Oncologistas e pacientes de câncer de mama pedem equidade no acesso dos tratamentos

Oncologistas e pacientes de câncer reclamam equidade no acesso aos tratamentos contra a doença, já que, em função da comunidade autónoma em que se reside podem ter uns mais eficazes do que outros e lamentam que os “interesses políticos” (acompanhamento): de frente para os doentes

EFE/FERNANDO BIZERRA JR

Quinta-feira 19.10.2017

Quinta-feira 07.09.2017

Segunda-feira 07.08.2017

Esta é uma das reivindicações que fizeram a Federação Espanhola de Câncer de Mama (Fecma), a Sociedade Espanhola de Oncologia Médica (SEOM), o Grupo Português de Investigação em Cancro de Mama (GEICAM), e o grupo de pesquisa Solti, no âmbito do Dia Mundial contra esta patologia, 19 de outubro.

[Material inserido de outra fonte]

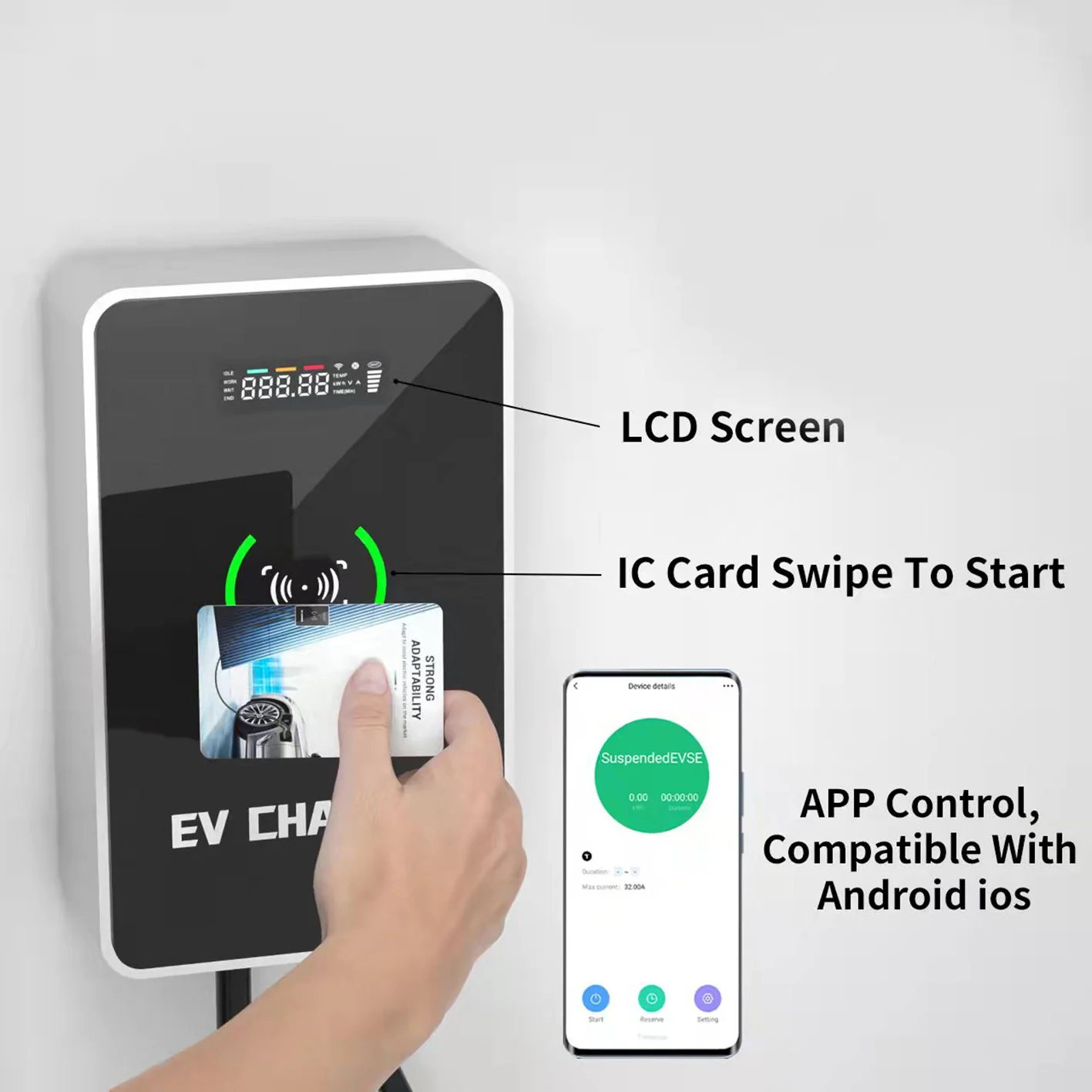 Smart ev charging station level 2 40a electric vehicle wall charger ev 10kw ev charger type 1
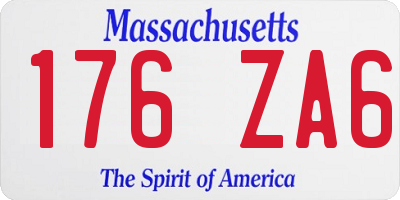 MA license plate 176ZA6
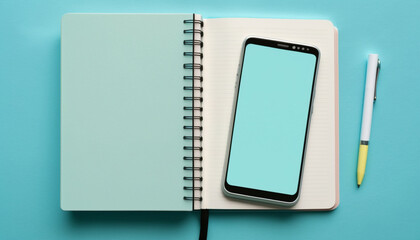 smartphone and note paper book pastel blue background, generative ai
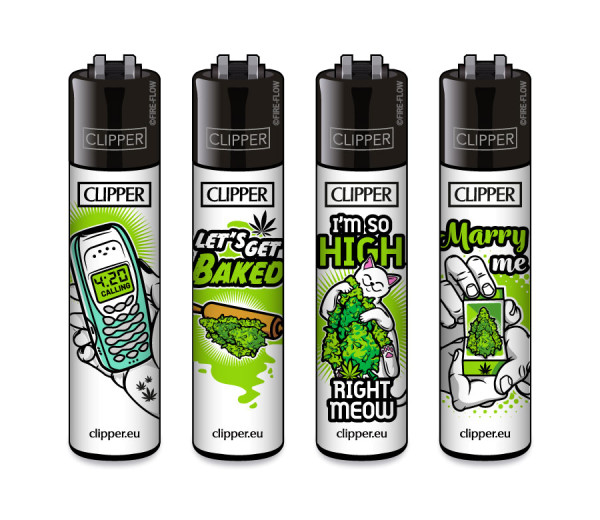 4er Set CLIPPER CLASSIC Large Weed Slogan #3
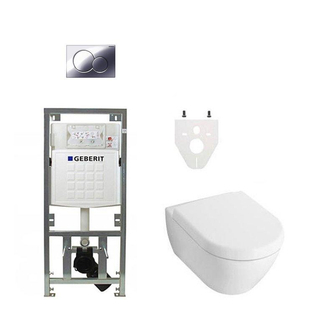 Villeroy en Boch Subway 2.0 DirectFlush toiletset met Geberit reservoir en bedieningsplaat chroom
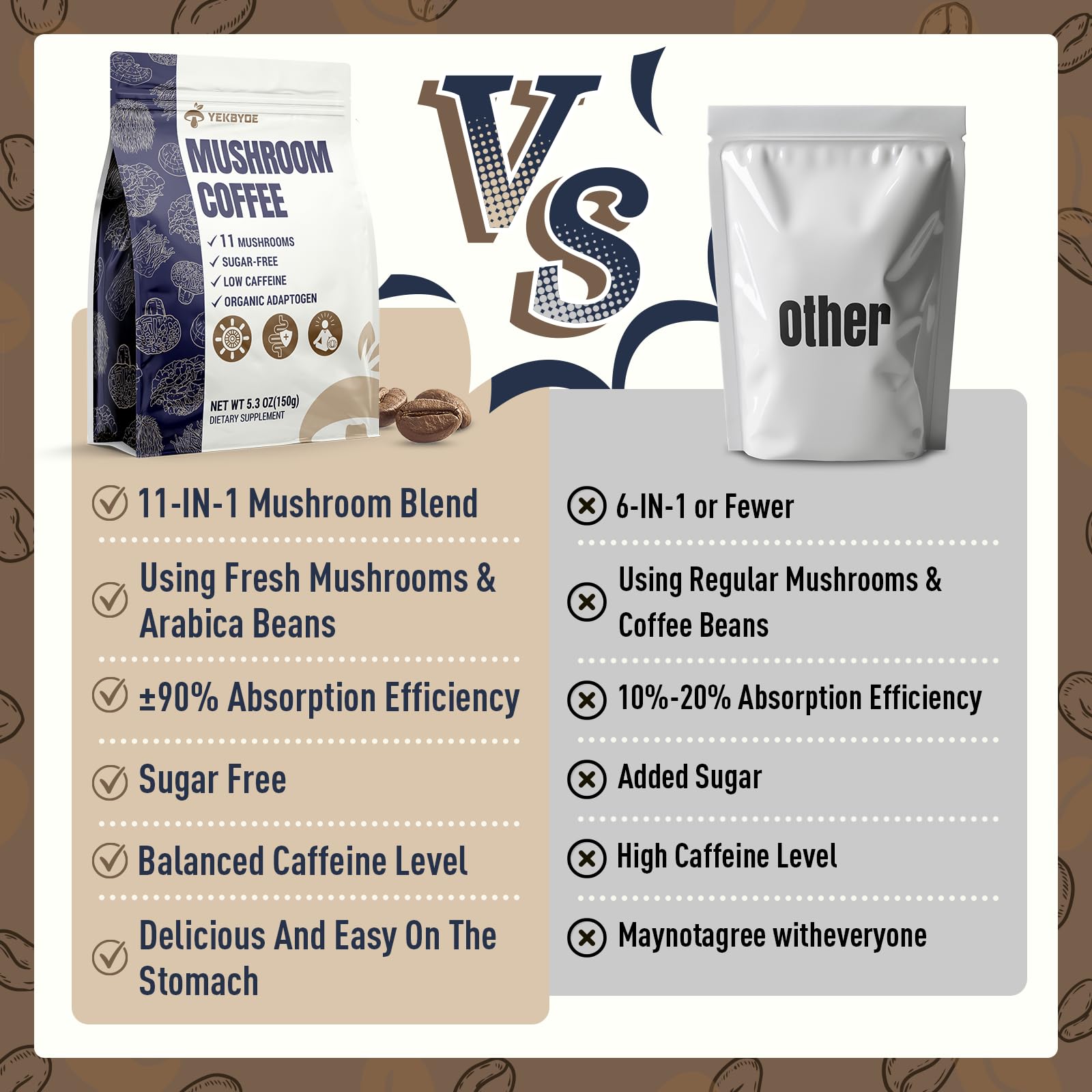 YEKBYOE Mushroom Coffee vegan and gluten-free badge on packaging.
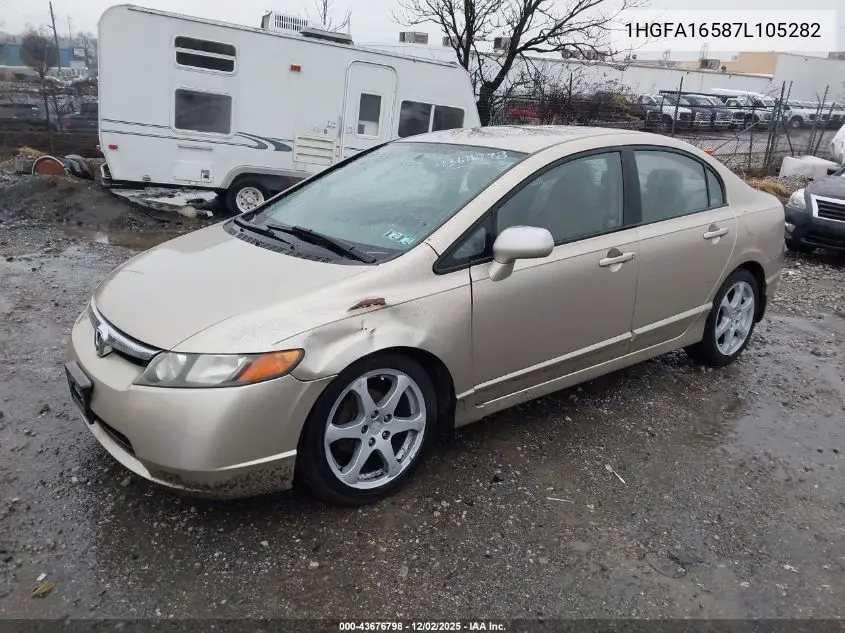 1HGFA16587L105282 2007 Honda Civic Lx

A presidente Fecma, Montserrat Domènech, foi avisado de que não é uma ação nova, mas é uma situação que não melhorou e que cria desigualdades entre as pacientes com aquilo que o manifesto deste ano, opte por uma Carteira Comum de Serviços “única e comum”.

O presidente de SEOM, Miguel Martinho, disse que 90% das desigualdades no acesso aos tratamentos se poderia resolver se “os conselheiros regionais se pusessem de acordo para os fármacos que são financiados”.

Neste sentido, salientou que várias pesquisas de SEOM indicam que as desigualdades são “incontestables” e que as decisões do Conselho Interterritorial do Sistema Nacional de Saúde (SNS), no qual se reúnem os conselheiros do ramo, não são vinculantes, mas, além disso, “frequentemente” as que se tomam “são ditadas pela cor política”.

“Infelizmente, como muitas vezes acontece na política, parece que prevalecem os interesses políticos de cada comunidade autônoma frente aos dos pacientes e isso só se pode resolver se os pacientes pressionam a Administração”, foi dito Martinho.

O presidente de SEOM comentou que foi dado o paradoxo de que em uma mesma cidade, um hospital foi administrado um tratamento que “na frente” não se podia.

Em sua opinião, há uma “série de manobras” para tentar economizar “colocando obstáculos” na prescrição de medicamentos, que consiste em atrasar a aprovação em Portugal dos medicamentos, uma vez autorizados pela Agência Europeia do Medicamento, uma situação que parece que está melhorando.

Sobre este aspecto, o vice-presidente de GEICAM, Agustí Barnadas, que ratificou a desigualdade no acesso aos tratamentos, considerando que há drogas que são aprovados na Europa podem levar até dois anos para ser incorporados ao SNS.

“Há certos decalajes de comunidade a comunidade, é um problema realmente grave, que poderia ser resolvido”, foi condenado Barnadas, que acrescentou que, como clínicos, a sua responsabilidade é tratar os pacientes da forma mais adequada e saber parar um tratamento quando não é útil.

Precisamente, a presidente do grupo de investigação do cancro da mama Solti, Eva Maria Ameixas, afirmou que um dos desafios dos profissionais é dar o melhor tratamento aos pacientes que necessita de ajuda e não entregá-lo no caso de que não os necessitam.

“A investigação centra-se também que, em evitar drogas que são especialmente tóxicos, como a quimioterapia, a esse grupo de pacientes que não precisa. Estamos aprendendo a fazê-lo em pacientes onde esse tratamento sempre estava presente e não era eficaz”, expôs Ameixas.

Sobre a situação da doença em Portugal, os oncologistas são lembrou que aumenta a incidência do câncer de mama, com cerca de 28.000 novos casos por ano, mas se reduz a mortalidade.

A doutora Ameixas indicou que as investigações centram-se, entre outros aspectos, em subdividir os tipos de tumor que existem em pequenos grupos, que compartilham as mesmas características biológicas para tentar aplicar tratamentos específicos para cada um deles, com o fim de aumentar a eficiência e reduzir a toxicidade.

Outro dos objectivos em que avançam os profissionais é fazer com que os pacientes não apenas curar, mas que “fiquem como estavam antes da doença”, sem nenhum efeito secundário.